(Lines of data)

-----

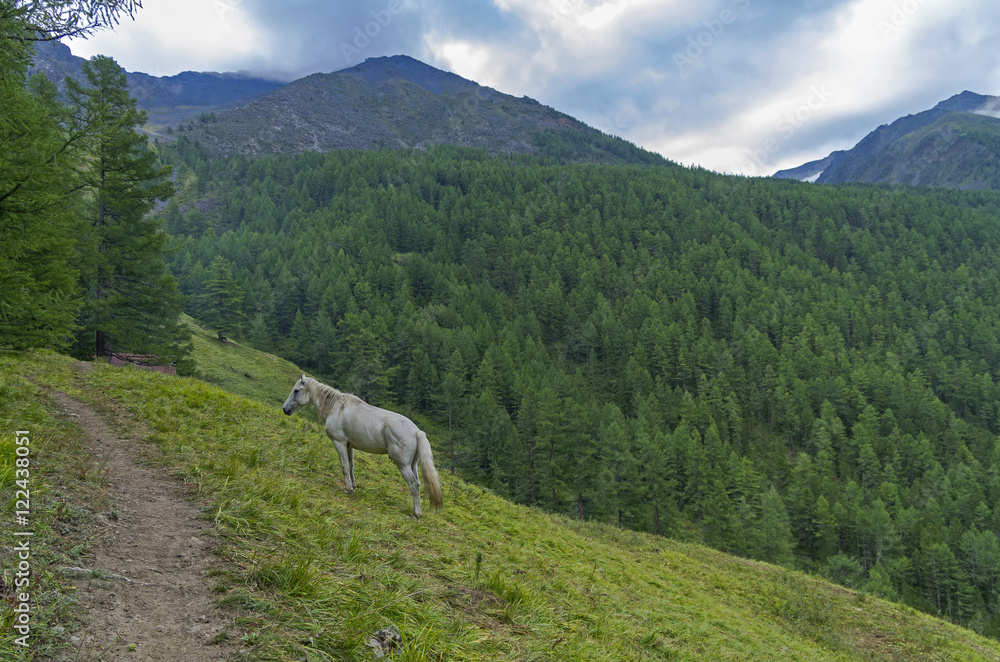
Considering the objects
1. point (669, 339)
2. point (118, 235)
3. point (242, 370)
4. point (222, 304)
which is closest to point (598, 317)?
point (669, 339)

-----

■ YOUR TASK
Rescale the lines above by repeating every item in full, including the text each one asks, with the point coordinates in the answers multiplied by 2.55 and rounded to whole numbers, halves rounding up. Leave the pictures out of your reply.

■ SOLUTION FOR THIS TASK
Considering the objects
1. point (669, 339)
2. point (118, 235)
3. point (242, 370)
4. point (222, 304)
which is closest to point (598, 317)?
point (1706, 864)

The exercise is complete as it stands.